Christopher Anderson and Yuliva Tverdova of Brigham Young University make this point in their paper "Corruption, Political Allegiances, and Attitudes Toward Government in Contemporary Democracies," in which the scholarly duo show that the perception of corruption diminishes as party allegiance intensifies.

This allegiance bias does not, however, weigh equally in all cases of questionable conduct. For example, most Americans consider partisan gerrymandering to be a political carcinogen — yet it persists despite broad public disapproval.

Thirty-sex of 50 states in the United States still rely on inherently partisan bodies, such as state legislators, to redraw their congressional district lines every 10 years — threatening the foundation of our representative democracy. Luckily, states such as Iowa have established a sound precedent to minimize the potential of gerrymandering, and should serve as an example to the rest of the nation.
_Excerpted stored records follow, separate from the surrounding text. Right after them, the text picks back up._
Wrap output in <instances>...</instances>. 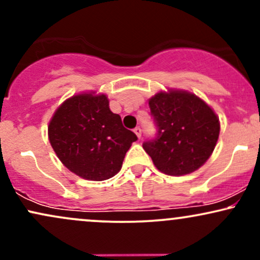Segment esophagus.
<instances>
[{"label": "esophagus", "instance_id": "obj_1", "mask_svg": "<svg viewBox=\"0 0 260 260\" xmlns=\"http://www.w3.org/2000/svg\"><path fill=\"white\" fill-rule=\"evenodd\" d=\"M134 133L137 134V137H138V138H140V137H142V128L136 127L134 128Z\"/></svg>", "mask_w": 260, "mask_h": 260}]
</instances>
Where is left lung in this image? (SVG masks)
Masks as SVG:
<instances>
[{
    "instance_id": "left-lung-1",
    "label": "left lung",
    "mask_w": 260,
    "mask_h": 260,
    "mask_svg": "<svg viewBox=\"0 0 260 260\" xmlns=\"http://www.w3.org/2000/svg\"><path fill=\"white\" fill-rule=\"evenodd\" d=\"M149 107L157 134L143 143V148L156 169L170 176H183L204 165L220 133L213 109L192 92L172 89L150 98Z\"/></svg>"
}]
</instances>
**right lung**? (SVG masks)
Returning <instances> with one entry per match:
<instances>
[{
	"mask_svg": "<svg viewBox=\"0 0 260 260\" xmlns=\"http://www.w3.org/2000/svg\"><path fill=\"white\" fill-rule=\"evenodd\" d=\"M49 139L61 162L90 181L109 180L122 168L137 136L109 107L105 94L74 95L53 113Z\"/></svg>",
	"mask_w": 260,
	"mask_h": 260,
	"instance_id": "1",
	"label": "right lung"
}]
</instances>
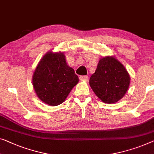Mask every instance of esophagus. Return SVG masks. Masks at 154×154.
<instances>
[{
	"label": "esophagus",
	"mask_w": 154,
	"mask_h": 154,
	"mask_svg": "<svg viewBox=\"0 0 154 154\" xmlns=\"http://www.w3.org/2000/svg\"><path fill=\"white\" fill-rule=\"evenodd\" d=\"M79 79H80V80H84V81H88V76H87V75H80Z\"/></svg>",
	"instance_id": "esophagus-1"
}]
</instances>
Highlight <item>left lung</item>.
<instances>
[{
  "label": "left lung",
  "instance_id": "8db88e82",
  "mask_svg": "<svg viewBox=\"0 0 154 154\" xmlns=\"http://www.w3.org/2000/svg\"><path fill=\"white\" fill-rule=\"evenodd\" d=\"M130 84V76L121 62L113 57L99 62L90 85L96 95L106 103H113L124 97Z\"/></svg>",
  "mask_w": 154,
  "mask_h": 154
}]
</instances>
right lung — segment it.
Here are the masks:
<instances>
[{"label": "right lung", "mask_w": 154, "mask_h": 154, "mask_svg": "<svg viewBox=\"0 0 154 154\" xmlns=\"http://www.w3.org/2000/svg\"><path fill=\"white\" fill-rule=\"evenodd\" d=\"M78 82L79 77L66 64L63 53L52 52L46 53L41 60L32 78L37 97L53 106L63 103Z\"/></svg>", "instance_id": "obj_1"}]
</instances>
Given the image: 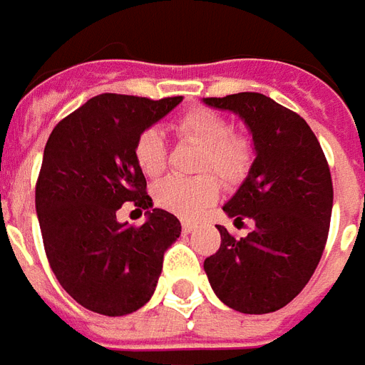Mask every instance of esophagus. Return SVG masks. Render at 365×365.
<instances>
[{
    "instance_id": "34e87169",
    "label": "esophagus",
    "mask_w": 365,
    "mask_h": 365,
    "mask_svg": "<svg viewBox=\"0 0 365 365\" xmlns=\"http://www.w3.org/2000/svg\"><path fill=\"white\" fill-rule=\"evenodd\" d=\"M195 230H196L195 222H190V220H182V232H185V234H192Z\"/></svg>"
}]
</instances>
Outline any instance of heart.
Returning a JSON list of instances; mask_svg holds the SVG:
<instances>
[{
	"label": "heart",
	"mask_w": 365,
	"mask_h": 365,
	"mask_svg": "<svg viewBox=\"0 0 365 365\" xmlns=\"http://www.w3.org/2000/svg\"><path fill=\"white\" fill-rule=\"evenodd\" d=\"M177 131L182 139L202 147L198 173L212 170L226 185L242 182L253 165V145L244 135H234L230 121L220 113L195 108L177 121ZM137 167L145 177H159L167 167L165 137L157 128L143 129L133 147ZM220 185L212 175L196 178L169 177L155 187V200L165 210L182 218H196L210 204L216 202Z\"/></svg>",
	"instance_id": "b5f03b06"
}]
</instances>
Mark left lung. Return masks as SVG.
<instances>
[{
	"label": "left lung",
	"mask_w": 365,
	"mask_h": 365,
	"mask_svg": "<svg viewBox=\"0 0 365 365\" xmlns=\"http://www.w3.org/2000/svg\"><path fill=\"white\" fill-rule=\"evenodd\" d=\"M202 102L236 113L255 151L247 177L222 206L234 222L253 220V230L236 240L218 226L222 244L204 271L230 309L275 312L301 293L324 252L334 196L327 157L309 123L267 96L240 92Z\"/></svg>",
	"instance_id": "8db88e82"
}]
</instances>
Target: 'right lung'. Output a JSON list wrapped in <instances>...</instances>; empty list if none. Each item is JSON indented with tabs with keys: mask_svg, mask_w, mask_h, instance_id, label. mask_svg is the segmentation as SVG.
Segmentation results:
<instances>
[{
	"mask_svg": "<svg viewBox=\"0 0 365 365\" xmlns=\"http://www.w3.org/2000/svg\"><path fill=\"white\" fill-rule=\"evenodd\" d=\"M182 96L100 94L56 123L38 173L35 206L51 269L84 309L123 317L155 293L163 255L180 236L175 214L153 208L137 167V135ZM145 210L139 229L118 222L121 203Z\"/></svg>",
	"mask_w": 365,
	"mask_h": 365,
	"instance_id": "add662e5",
	"label": "right lung"
}]
</instances>
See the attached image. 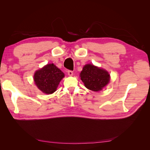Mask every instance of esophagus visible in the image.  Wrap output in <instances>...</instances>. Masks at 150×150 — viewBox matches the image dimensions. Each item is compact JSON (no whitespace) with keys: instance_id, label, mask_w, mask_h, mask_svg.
<instances>
[{"instance_id":"esophagus-1","label":"esophagus","mask_w":150,"mask_h":150,"mask_svg":"<svg viewBox=\"0 0 150 150\" xmlns=\"http://www.w3.org/2000/svg\"><path fill=\"white\" fill-rule=\"evenodd\" d=\"M67 74H68V75H69V76H72V75H73V71H72L68 70L67 71Z\"/></svg>"}]
</instances>
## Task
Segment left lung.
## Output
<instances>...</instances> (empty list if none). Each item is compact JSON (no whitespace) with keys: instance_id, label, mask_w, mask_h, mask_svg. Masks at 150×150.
<instances>
[{"instance_id":"left-lung-1","label":"left lung","mask_w":150,"mask_h":150,"mask_svg":"<svg viewBox=\"0 0 150 150\" xmlns=\"http://www.w3.org/2000/svg\"><path fill=\"white\" fill-rule=\"evenodd\" d=\"M81 79L88 89L93 91H101L110 81V74L93 64H86L80 74Z\"/></svg>"}]
</instances>
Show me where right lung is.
<instances>
[{
  "label": "right lung",
  "mask_w": 150,
  "mask_h": 150,
  "mask_svg": "<svg viewBox=\"0 0 150 150\" xmlns=\"http://www.w3.org/2000/svg\"><path fill=\"white\" fill-rule=\"evenodd\" d=\"M64 74L54 64L45 66L35 72L34 79L38 88L44 93L52 94L56 91Z\"/></svg>",
  "instance_id": "add662e5"
}]
</instances>
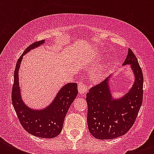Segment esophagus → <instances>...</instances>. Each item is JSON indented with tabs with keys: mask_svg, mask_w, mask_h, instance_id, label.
<instances>
[{
	"mask_svg": "<svg viewBox=\"0 0 154 154\" xmlns=\"http://www.w3.org/2000/svg\"><path fill=\"white\" fill-rule=\"evenodd\" d=\"M87 90H88V88H87V85L85 84L84 82H80L78 83V91H79L80 94H85L87 93Z\"/></svg>",
	"mask_w": 154,
	"mask_h": 154,
	"instance_id": "34e87169",
	"label": "esophagus"
}]
</instances>
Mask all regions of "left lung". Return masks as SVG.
Listing matches in <instances>:
<instances>
[{
  "instance_id": "obj_1",
  "label": "left lung",
  "mask_w": 154,
  "mask_h": 154,
  "mask_svg": "<svg viewBox=\"0 0 154 154\" xmlns=\"http://www.w3.org/2000/svg\"><path fill=\"white\" fill-rule=\"evenodd\" d=\"M126 65H130L135 80L122 97H112L109 85L112 75L92 87L86 94L88 128L90 134L100 140L113 139L126 134L134 124L142 104L143 73L130 49L123 63Z\"/></svg>"
}]
</instances>
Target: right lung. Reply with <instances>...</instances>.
<instances>
[{
	"instance_id": "right-lung-1",
	"label": "right lung",
	"mask_w": 154,
	"mask_h": 154,
	"mask_svg": "<svg viewBox=\"0 0 154 154\" xmlns=\"http://www.w3.org/2000/svg\"><path fill=\"white\" fill-rule=\"evenodd\" d=\"M45 42L43 40L30 45L18 59L14 71L12 102L20 125L29 134L42 138H53L61 132L65 115L77 96V84L68 83L59 90L54 100L46 108L32 109L28 107L21 98L18 78L23 56L31 49L44 44Z\"/></svg>"
}]
</instances>
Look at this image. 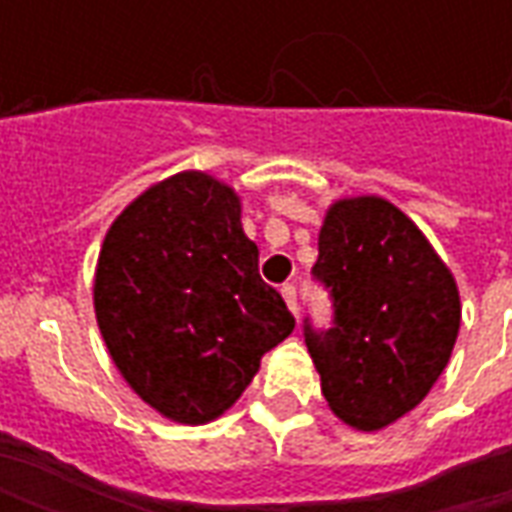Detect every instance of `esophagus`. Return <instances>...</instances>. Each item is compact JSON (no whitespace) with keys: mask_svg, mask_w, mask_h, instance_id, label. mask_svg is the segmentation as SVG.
I'll list each match as a JSON object with an SVG mask.
<instances>
[{"mask_svg":"<svg viewBox=\"0 0 512 512\" xmlns=\"http://www.w3.org/2000/svg\"><path fill=\"white\" fill-rule=\"evenodd\" d=\"M279 293H282V299H285V304H288V310L296 315V312H299V304H296V288H293V285H282Z\"/></svg>","mask_w":512,"mask_h":512,"instance_id":"obj_1","label":"esophagus"}]
</instances>
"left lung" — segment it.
<instances>
[{
    "label": "left lung",
    "instance_id": "obj_1",
    "mask_svg": "<svg viewBox=\"0 0 512 512\" xmlns=\"http://www.w3.org/2000/svg\"><path fill=\"white\" fill-rule=\"evenodd\" d=\"M312 274L334 301L332 329L304 326L329 408L367 433L406 417L439 381L461 329L447 263L406 213L365 194L329 205Z\"/></svg>",
    "mask_w": 512,
    "mask_h": 512
}]
</instances>
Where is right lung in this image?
I'll use <instances>...</instances> for the list:
<instances>
[{"mask_svg":"<svg viewBox=\"0 0 512 512\" xmlns=\"http://www.w3.org/2000/svg\"><path fill=\"white\" fill-rule=\"evenodd\" d=\"M257 257L241 197L197 169L153 183L112 222L95 266V321L120 376L161 417H222L293 332Z\"/></svg>","mask_w":512,"mask_h":512,"instance_id":"add662e5","label":"right lung"}]
</instances>
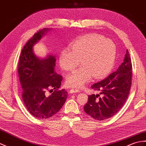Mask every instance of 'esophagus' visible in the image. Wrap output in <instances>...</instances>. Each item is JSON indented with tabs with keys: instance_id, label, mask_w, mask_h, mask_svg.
Returning a JSON list of instances; mask_svg holds the SVG:
<instances>
[{
	"instance_id": "obj_1",
	"label": "esophagus",
	"mask_w": 146,
	"mask_h": 146,
	"mask_svg": "<svg viewBox=\"0 0 146 146\" xmlns=\"http://www.w3.org/2000/svg\"><path fill=\"white\" fill-rule=\"evenodd\" d=\"M78 92H80V91H79V90H78V89L72 88V89H71L70 90V93H78Z\"/></svg>"
}]
</instances>
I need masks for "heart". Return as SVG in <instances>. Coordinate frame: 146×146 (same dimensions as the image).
I'll use <instances>...</instances> for the list:
<instances>
[{"label": "heart", "instance_id": "b5f03b06", "mask_svg": "<svg viewBox=\"0 0 146 146\" xmlns=\"http://www.w3.org/2000/svg\"><path fill=\"white\" fill-rule=\"evenodd\" d=\"M64 48L60 54L61 68L66 72L73 70L79 65L83 66L66 77V84L70 87H81L92 78L106 76L113 69L116 47L113 41L103 35L91 33L80 37Z\"/></svg>", "mask_w": 146, "mask_h": 146}]
</instances>
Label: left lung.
<instances>
[{"mask_svg": "<svg viewBox=\"0 0 146 146\" xmlns=\"http://www.w3.org/2000/svg\"><path fill=\"white\" fill-rule=\"evenodd\" d=\"M132 63L127 50L123 62L117 70L106 79L91 86L99 94H91L84 110L96 120L103 121L113 117L123 106L131 86Z\"/></svg>", "mask_w": 146, "mask_h": 146, "instance_id": "8db88e82", "label": "left lung"}]
</instances>
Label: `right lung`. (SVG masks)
<instances>
[{"label":"right lung","instance_id":"1","mask_svg":"<svg viewBox=\"0 0 146 146\" xmlns=\"http://www.w3.org/2000/svg\"><path fill=\"white\" fill-rule=\"evenodd\" d=\"M49 30L45 28L39 30L27 42L19 63L23 103L37 119H48L54 116L62 108L68 96L65 90H58L63 78L55 71V56L48 55L40 58L33 50V45Z\"/></svg>","mask_w":146,"mask_h":146}]
</instances>
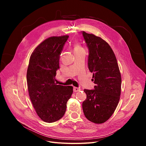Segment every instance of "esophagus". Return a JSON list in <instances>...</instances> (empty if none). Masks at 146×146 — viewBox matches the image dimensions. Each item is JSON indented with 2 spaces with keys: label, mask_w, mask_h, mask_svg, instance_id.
<instances>
[{
  "label": "esophagus",
  "mask_w": 146,
  "mask_h": 146,
  "mask_svg": "<svg viewBox=\"0 0 146 146\" xmlns=\"http://www.w3.org/2000/svg\"><path fill=\"white\" fill-rule=\"evenodd\" d=\"M80 90V89L79 88H76V87L73 88V91L74 92H79Z\"/></svg>",
  "instance_id": "obj_1"
}]
</instances>
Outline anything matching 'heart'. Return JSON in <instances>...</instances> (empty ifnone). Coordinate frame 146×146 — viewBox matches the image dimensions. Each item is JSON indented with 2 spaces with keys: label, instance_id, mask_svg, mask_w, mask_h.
<instances>
[{
  "label": "heart",
  "instance_id": "heart-1",
  "mask_svg": "<svg viewBox=\"0 0 146 146\" xmlns=\"http://www.w3.org/2000/svg\"><path fill=\"white\" fill-rule=\"evenodd\" d=\"M83 50V49L80 47V45H79L78 44H76L75 45V47H74V51H79V50Z\"/></svg>",
  "mask_w": 146,
  "mask_h": 146
}]
</instances>
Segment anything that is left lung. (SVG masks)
<instances>
[{
    "label": "left lung",
    "mask_w": 146,
    "mask_h": 146,
    "mask_svg": "<svg viewBox=\"0 0 146 146\" xmlns=\"http://www.w3.org/2000/svg\"><path fill=\"white\" fill-rule=\"evenodd\" d=\"M89 50L88 64L93 73L94 89H84L86 99L82 104L86 118L96 124L108 120L119 101L121 76L113 51L105 41L94 34L82 31Z\"/></svg>",
    "instance_id": "obj_1"
}]
</instances>
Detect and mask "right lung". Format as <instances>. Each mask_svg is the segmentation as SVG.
Returning <instances> with one entry per match:
<instances>
[{"label": "right lung", "instance_id": "add662e5", "mask_svg": "<svg viewBox=\"0 0 146 146\" xmlns=\"http://www.w3.org/2000/svg\"><path fill=\"white\" fill-rule=\"evenodd\" d=\"M68 35L51 36L38 45L31 55L27 82L31 101L38 115L54 122L64 115L67 102L73 94L72 86L56 85V71Z\"/></svg>", "mask_w": 146, "mask_h": 146}]
</instances>
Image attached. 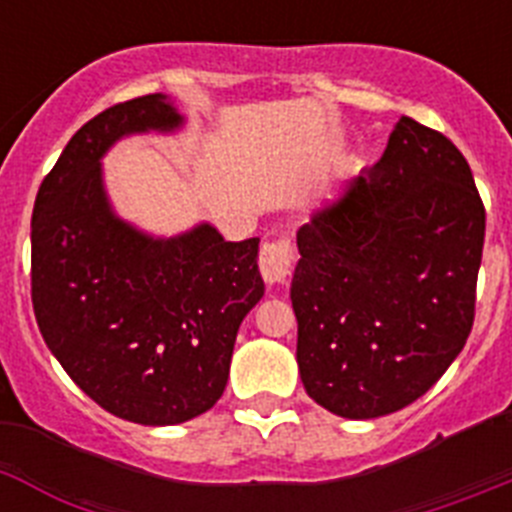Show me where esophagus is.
<instances>
[{"mask_svg": "<svg viewBox=\"0 0 512 512\" xmlns=\"http://www.w3.org/2000/svg\"><path fill=\"white\" fill-rule=\"evenodd\" d=\"M295 261V246L289 238H277L261 246L259 269L266 284H287Z\"/></svg>", "mask_w": 512, "mask_h": 512, "instance_id": "34e87169", "label": "esophagus"}]
</instances>
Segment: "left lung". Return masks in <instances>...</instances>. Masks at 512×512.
I'll use <instances>...</instances> for the list:
<instances>
[{
    "label": "left lung",
    "mask_w": 512,
    "mask_h": 512,
    "mask_svg": "<svg viewBox=\"0 0 512 512\" xmlns=\"http://www.w3.org/2000/svg\"><path fill=\"white\" fill-rule=\"evenodd\" d=\"M482 246L467 158L400 117L377 164L297 230L289 295L307 395L369 420L431 390L472 333Z\"/></svg>",
    "instance_id": "1"
}]
</instances>
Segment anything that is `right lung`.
Instances as JSON below:
<instances>
[{
    "label": "right lung",
    "instance_id": "right-lung-1",
    "mask_svg": "<svg viewBox=\"0 0 512 512\" xmlns=\"http://www.w3.org/2000/svg\"><path fill=\"white\" fill-rule=\"evenodd\" d=\"M164 94L99 112L35 197L30 287L45 343L99 408L140 425L207 413L225 392L235 336L264 297L259 238L200 225L153 241L112 215L99 158L117 138L174 130Z\"/></svg>",
    "mask_w": 512,
    "mask_h": 512
}]
</instances>
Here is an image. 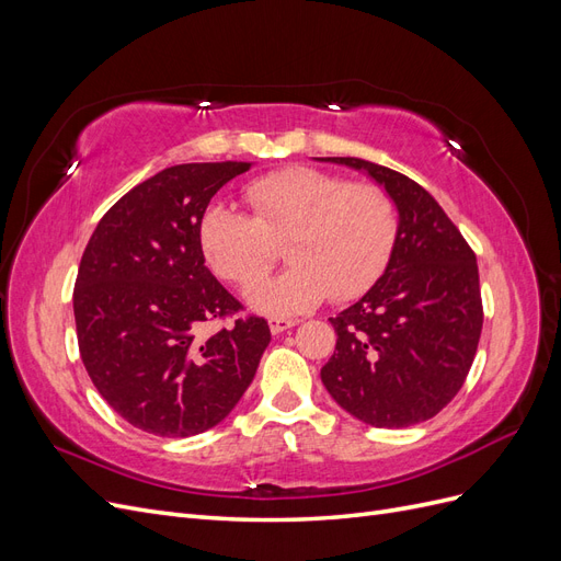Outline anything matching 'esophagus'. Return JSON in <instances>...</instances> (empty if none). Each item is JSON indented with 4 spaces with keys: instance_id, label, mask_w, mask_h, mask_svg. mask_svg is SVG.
<instances>
[{
    "instance_id": "34e87169",
    "label": "esophagus",
    "mask_w": 561,
    "mask_h": 561,
    "mask_svg": "<svg viewBox=\"0 0 561 561\" xmlns=\"http://www.w3.org/2000/svg\"><path fill=\"white\" fill-rule=\"evenodd\" d=\"M295 325V320H287V318H268V330L271 334H280L285 330H290Z\"/></svg>"
}]
</instances>
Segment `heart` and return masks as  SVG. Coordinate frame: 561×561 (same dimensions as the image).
<instances>
[{
	"mask_svg": "<svg viewBox=\"0 0 561 561\" xmlns=\"http://www.w3.org/2000/svg\"><path fill=\"white\" fill-rule=\"evenodd\" d=\"M252 215L213 203L198 219V245L222 280L250 287L276 262L287 239L293 266L248 295L252 309L297 316L328 297L367 293L390 260L398 236L393 201L375 184H348L309 165H290L245 186Z\"/></svg>",
	"mask_w": 561,
	"mask_h": 561,
	"instance_id": "heart-1",
	"label": "heart"
}]
</instances>
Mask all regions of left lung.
<instances>
[{
    "mask_svg": "<svg viewBox=\"0 0 561 561\" xmlns=\"http://www.w3.org/2000/svg\"><path fill=\"white\" fill-rule=\"evenodd\" d=\"M320 161L365 171L396 203L400 219L383 276L330 318L336 346L320 379L363 423L414 426L443 412L474 360L484 320L478 260L414 180L355 157Z\"/></svg>",
    "mask_w": 561,
    "mask_h": 561,
    "instance_id": "8db88e82",
    "label": "left lung"
}]
</instances>
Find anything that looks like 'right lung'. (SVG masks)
Returning <instances> with one entry per match:
<instances>
[{
  "label": "right lung",
  "mask_w": 561,
  "mask_h": 561,
  "mask_svg": "<svg viewBox=\"0 0 561 561\" xmlns=\"http://www.w3.org/2000/svg\"><path fill=\"white\" fill-rule=\"evenodd\" d=\"M248 161L171 165L133 186L100 219L75 283L77 342L98 393L130 426L190 437L241 400L271 342L206 266L198 219Z\"/></svg>",
  "instance_id": "obj_1"
}]
</instances>
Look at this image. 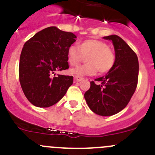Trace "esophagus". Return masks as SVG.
<instances>
[{"label": "esophagus", "mask_w": 155, "mask_h": 155, "mask_svg": "<svg viewBox=\"0 0 155 155\" xmlns=\"http://www.w3.org/2000/svg\"><path fill=\"white\" fill-rule=\"evenodd\" d=\"M75 79H76V81H77V82H81V81H82L83 80V78L82 77H81V76H75Z\"/></svg>", "instance_id": "esophagus-1"}]
</instances>
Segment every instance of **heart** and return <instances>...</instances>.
Listing matches in <instances>:
<instances>
[{"label":"heart","mask_w":155,"mask_h":155,"mask_svg":"<svg viewBox=\"0 0 155 155\" xmlns=\"http://www.w3.org/2000/svg\"><path fill=\"white\" fill-rule=\"evenodd\" d=\"M87 64L70 70V73L77 76H91L97 72H109L115 64V54L104 42L97 40H87L78 47L71 45L68 49V61L71 66H76L87 56Z\"/></svg>","instance_id":"obj_1"}]
</instances>
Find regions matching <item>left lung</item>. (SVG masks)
Instances as JSON below:
<instances>
[{"instance_id":"8db88e82","label":"left lung","mask_w":155,"mask_h":155,"mask_svg":"<svg viewBox=\"0 0 155 155\" xmlns=\"http://www.w3.org/2000/svg\"><path fill=\"white\" fill-rule=\"evenodd\" d=\"M114 46L115 60L106 76L97 78L96 84L84 94L91 110L102 116L117 114L126 107L135 92L138 82L139 61L136 53L117 35L104 37Z\"/></svg>"}]
</instances>
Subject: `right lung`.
I'll list each match as a JSON object with an SVG mask.
<instances>
[{
    "mask_svg": "<svg viewBox=\"0 0 155 155\" xmlns=\"http://www.w3.org/2000/svg\"><path fill=\"white\" fill-rule=\"evenodd\" d=\"M76 38L73 33L48 27L25 43L18 67L19 82L34 106L46 108L57 104L73 84V76H55V72L69 68L68 49Z\"/></svg>",
    "mask_w": 155,
    "mask_h": 155,
    "instance_id": "obj_1",
    "label": "right lung"
}]
</instances>
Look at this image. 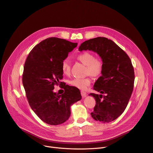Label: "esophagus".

"Iowa remains a hub of competitive swing districts because of its nonpartisan approach to drawing districts," said University of Iowa political-science Associate Professor Tim Hagle.

The federal court-system is an invaluable backstop protecting the representative nature of our legislative bodies, but there is no reason why this nation should risk even the smallest chance of voters being disenfranchised by partisan mapping. This is especially valid considering very simple institutional rule changes restricting this already exist.

For decades, the state of Iowa has abided by a handful of rules that have nearly eradicated any measurable risk of gerrymandering. Iowa relies on a five-member nonpartisan commission. This commission is only permitted to consider four factors when drawing district lines — population, contiguity, compactness, and existing boundaries. Perhaps more importantly, Iowa law forbids the use of demographic data, previous election results, or registered voter rolls. These simple rules make it exceedingly difficult and costly to try to redraw district lines in a way that might favor one partisan bloc over another.

Not only does this fend off the risk of disenfranchisement, it fosters more competitive elections. Professor Hagel made just this point when discussing the value of the Iowa model.

"Because incumbents are not drawn into safe districts, retirements are more commonplace," he said. "This offers opportunities for new blood at both the state and the national level. Potential candidates are more likely to run for office if it does not entail running against a safe incumbent."

There are a wide variety of reasons to find the practice of gerrymandering objectionable. For example, many often cite gerrymandering as a primary driver behind the increase in partisan gridlock. However, while there is little doubt that gerrymandering contributes to polarization, there is good reason to think that the degree to which gerrymandering is blamed is overblown. This conclusion can be reached by only looking at the Senate: Senate lines are state lines and thus cannot be gerrymandered. Yet, few rational observers would argue that the Senate is the paragon of political harmony. So, we need to look elsewhere to grasp the risks posed by gerrymandering.

For a prime example of the real and demonstrable risks posed by gerrymandering one need go no further than the recent United States Supreme Court case, Perry v. Perez. Since the last census was taken, Texas's population grew by 4.3 million people, and minorities represented 90 percent of that population gain. The Republican-controlled Legislature in Texas, however, gerrymandered Texas's districts to produce one minority-dominated district and three districts that heavily favored Republicans.

Numerous plaintiffs filed suits in an attempt to block imposition of the newly redrawn map. Since then, the Republican map has been thrown out in federal court, dealt with in the Supreme Court, and is now once again being handled by the federal judges in San Antonio.

As the Texas case shows, the dangers of gerrymandering are real. Forget gerrymandering as the primary driver of polarization. Think of it instead as an unacceptable threat to the representative nature of our democracy.

There is no need to reinvent the wheel. States such Iowa have already done all of the work by providing a framework for other states to follow. It is about time that the 36 states that have simply chosen to allow this dangerous practice to continue to take notice.